1. Field of the Invention
This invention generally relates to a linear motion rolling contact guide unit, and, in particular, to an improvement of such a linear motion rolling contact guide unit excellent in both of dynamic and static stability suitable for use in machining tools, such as heavy cutting tools.
2. Description of the Prior Art
FIG. 4 illustrates a table assembly which may be advantageously used in a machining tool or the like. The illustrated table assembly includes a pair of elongated rails A and B extending in parallel as spaced apart from each other and over a desired distance, four sliders C through F slidably mounted on the rails A and B and a table Y fixedly mounted on the four sliders C through F. The sliders C through F are arranged such that two of them, i.e., C and D or E and F, are slidably mounted on the same rail A or B as spaced apart in a longitudinal direction. Thus, the table Y may move linearly back and forth longitudinally as indicated by a double-sided arrow G.
As shown in FIG. 5, each of the four sliders C through F defines, together with its related rail A or B, a linear motion rolling contact guide unit.
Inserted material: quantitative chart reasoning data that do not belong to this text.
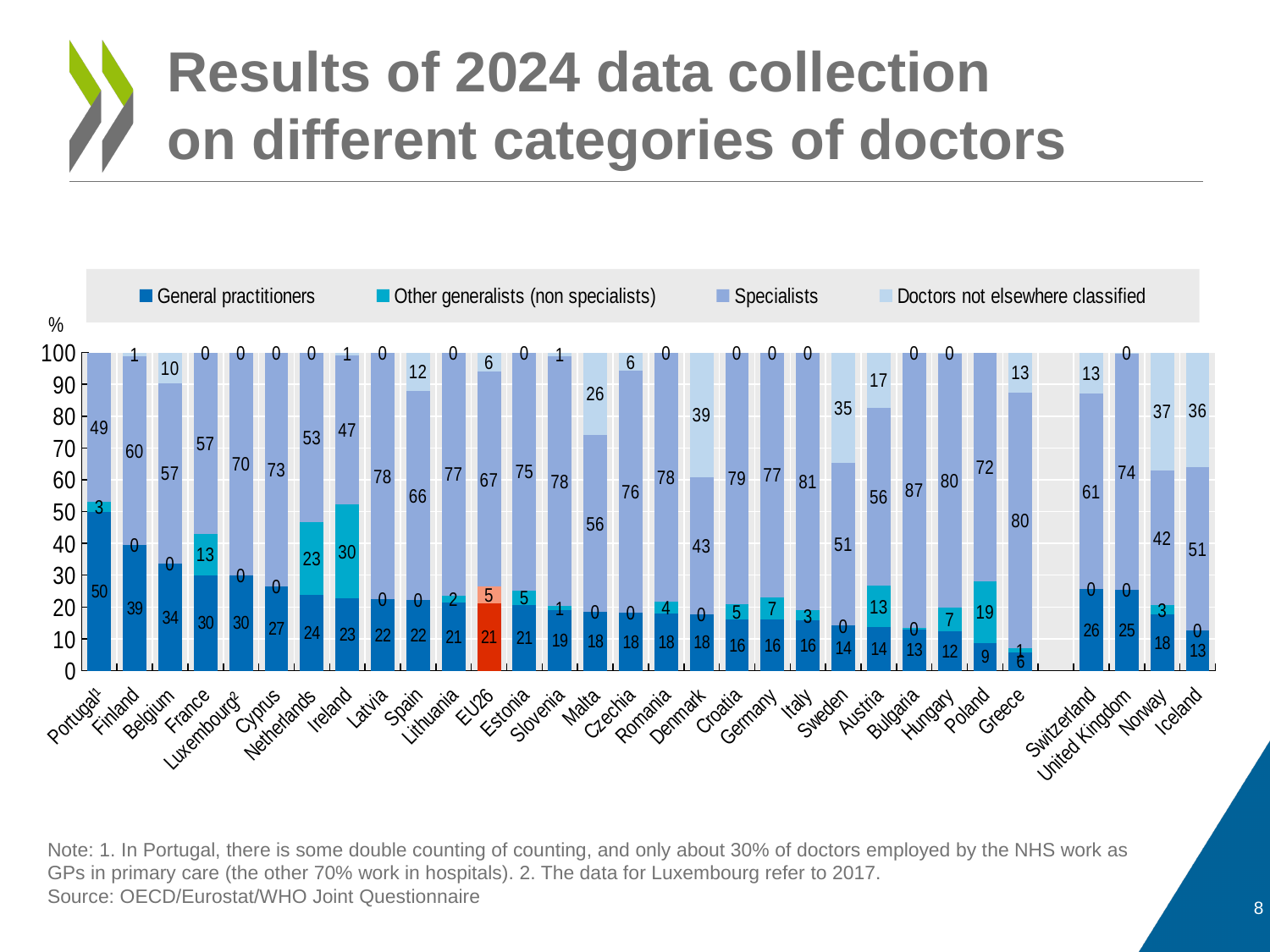
Which has the larger value for Specialists, Italy or Germany? Italy What kind of chart is shown on the slide? Stacked bar chart What is the value for Specialists in Bulgaria? 87 What is the difference between the General practitioners values for Finland and Belgium? 5 What is the value for Other generalists (non specialists) in Ireland? 30 What is the value for General practitioners in Portugal? 50 Which country has the highest value for General practitioners? Portugal Which country has the lowest value for General practitioners? Greece Which country has the highest value for Specialists? Bulgaria How many series does the legend list? 4 What is the value for Doctors not elsewhere classified in Denmark? 39 What is the value for Doctors not elsewhere classified in Malta? 26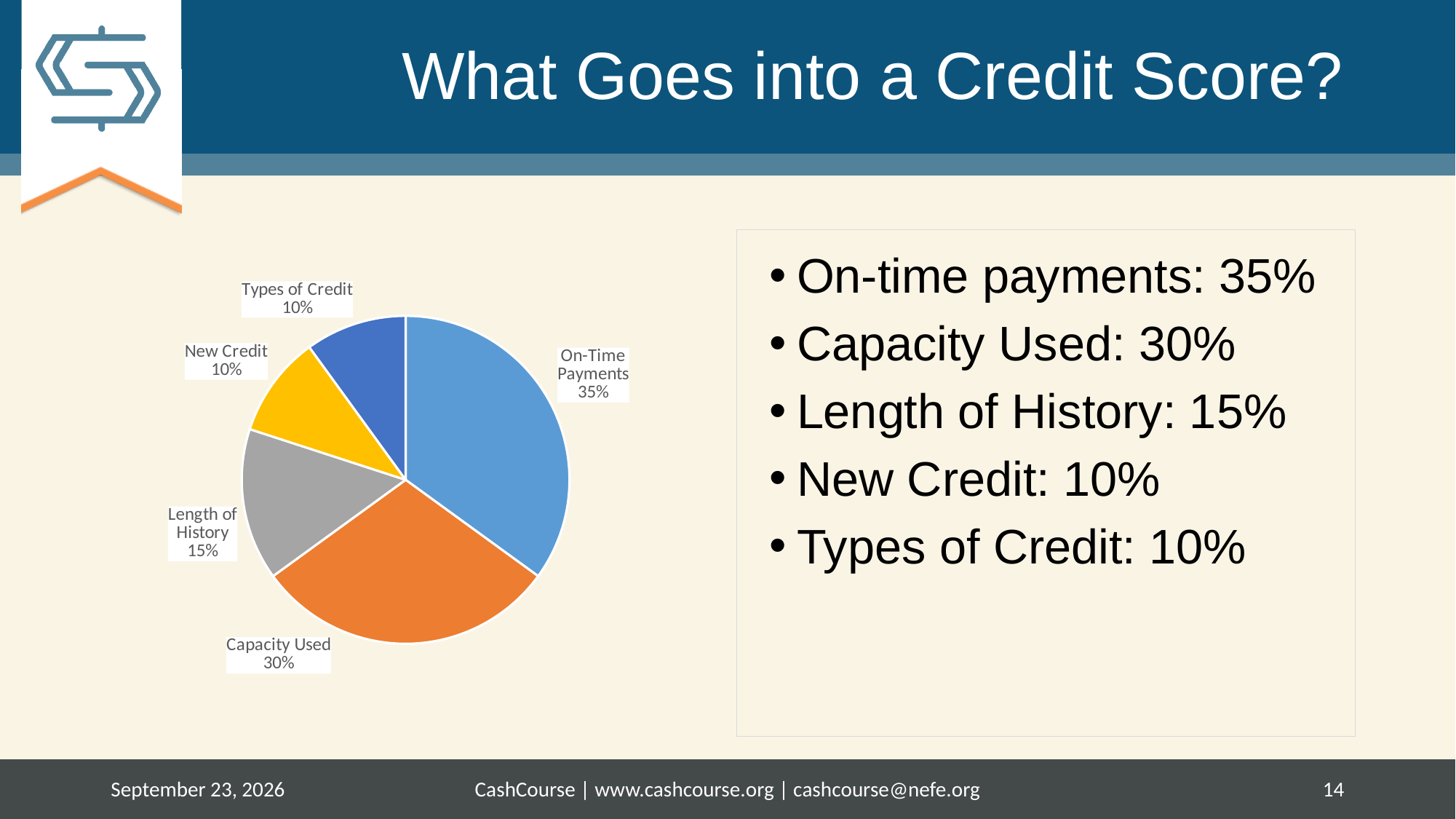
Which two categories share the same value of 10%? New Credit and Types of Credit What colour is the Capacity Used slice? Orange What is the value shown for Length of History? 15% What is the difference between the Capacity Used share and the Length of History share? 15% What is the difference between the On-Time Payments share and the Capacity Used share? 5% What kind of chart is shown on the slide? Pie chart What is the value shown for Capacity Used? 30% What is the value shown for New Credit? 10% Which category has the largest slice of the pie? On-Time Payments Which is larger, Length of History or New Credit? Length of History What share of the pie does On-Time Payments represent? 35% How many slices does the pie chart have? 5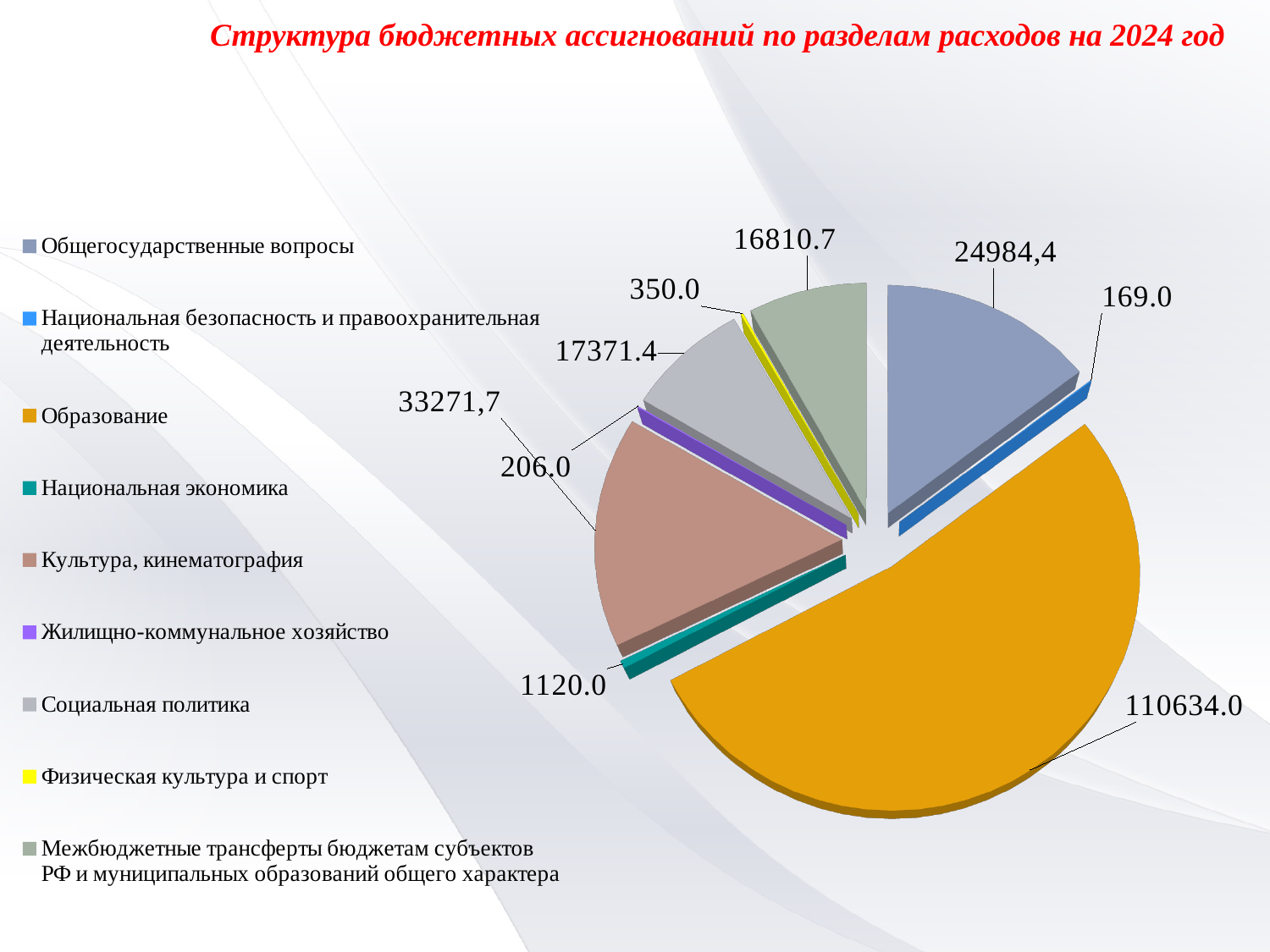
What is the difference between the values for Национальная экономика and Физическая культура и спорт? 770.0 Which category has the smallest value? Национальная безопасность и правоохранительная деятельность What is the value for Социальная политика? 17371.4 What is the value for Общегосударственные вопросы? 24984,4 What is the value for Национальная безопасность и правоохранительная деятельность? 169.0 Which category has the largest slice of the pie? Образование What type of chart is shown on the slide? Pie chart What is the value for Культура, кинематография? 33271,7 Which is larger: Социальная политика or Межбюджетные трансферты бюджетам субъектов РФ и муниципальных образований общего характера? Социальная политика How many categories does the legend list? 9 What is the title of the chart? Структура бюджетных ассигнований по разделам расходов на 2024 год What is the value for Образование? 110634.0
In general, a linear motion rolling contact guide unit includes a rail extending over a desired distance, a slider slidably mounted on the rail and a plurality of rolling members interposed between the rail and the slider so as to allow to provide a relative linear motion between the rail and the slider. In the endless type of such a linear motion rolling contact guide unit, the slider is typically comprised of three blocks, i.e., a center block 17 and a pair of end blocks 12 and 13 located at the front and rear ends of the center block.
FIG. 5 illustrates a right half of a transverse cross section of a linear motion rolling contact guide unit defined by rail A and any one of the sliders C and D. In the structure shown in FIG. 5, the rail A is formed with a pair of oppositely inclined inner guide surfaces H and I at each of its opposite sides. The slider C or D has a center block L which includes a horizontal section and a pair of vertical sections Q to thereby define a generally U-shaped cross section. The vertical section A has its inner surface formed with a pair of oppositely inclined outer guide surfaces J and K located spaced apart and opposite to the inclined inner guide surfaces H and J, respectively. Therefore, a load channel is defined between the associated pair of inner and outer guide surfaces H and J or I and K.
The vertical section Q is provided with a pair of endless circulating paths in a crisscross arrangement when viewed in a longitudinal direction as shown in FIG. 5, and the first of the endless circulating paths includes the load channel (or load path section) H and J, a return path section O and a pair of curved connecting path sections S connecting the corresponding ends of the load and return path sections H and J and O. Similarly, the other second endless circulating path includes the load channel (or load path section) I and K, a return path section P and a pair of curved connecting path sections T connecting the corresponding ends of the load and return path sections I and K and P. A plurality of rollers M as rolling members are provided in the first endless circulating path and similarly a plurality of rollers N are provided in the second endless circulating path. In the upper load channels H and J, the rollers M are in rolling contact with both of the inner and outer inclined guide surfaces H and J so that a rolling contact is provided therebetween. In a similar manner, the rollers N are in rolling contact with both of the inclined inner and outer guide surfaces I and K in the lower load channel I and K. Typically, the load and return path sections are provided in the center block and the pair of curved connecting path sections are provided in the front and rear end blocks, respectively.
The linear motion rolling contact guide unit of the structure shown in FIG. 5 has an increased load bearing capacity and provides a smooth sliding motion at high accuracy. The guide unit or the table assembly as shown in FIGS. 4 and 5 are high in stability or rigidity in a static mode, but relatively low in dynamic stability or rigidity. Thus, a problem could arise when it is desired to stop the slider or table accurately at a desired location while carrying a relatively heavy load. Such a problem becomes appreciable when the control of positioning of the slider or table is desired to be carried out on the order of a few microns.
One possible approach to cope with this situation may be the use of balls as rolling members; however, in this case, the stability or rigidity in a static mode becomes degraded. Another approach would be a combination between rollers and a synthetic resin sheet. In this case, however, the durability of the synthetic resin sheet can be a problem and thus this approach only creates a new problem. It is also conceivable to incorporate an additional slider, which serves as a braking element, in combination with the sliders C through F. However, this approach also presents another problem such as increased mass and complication of a manufacturing process.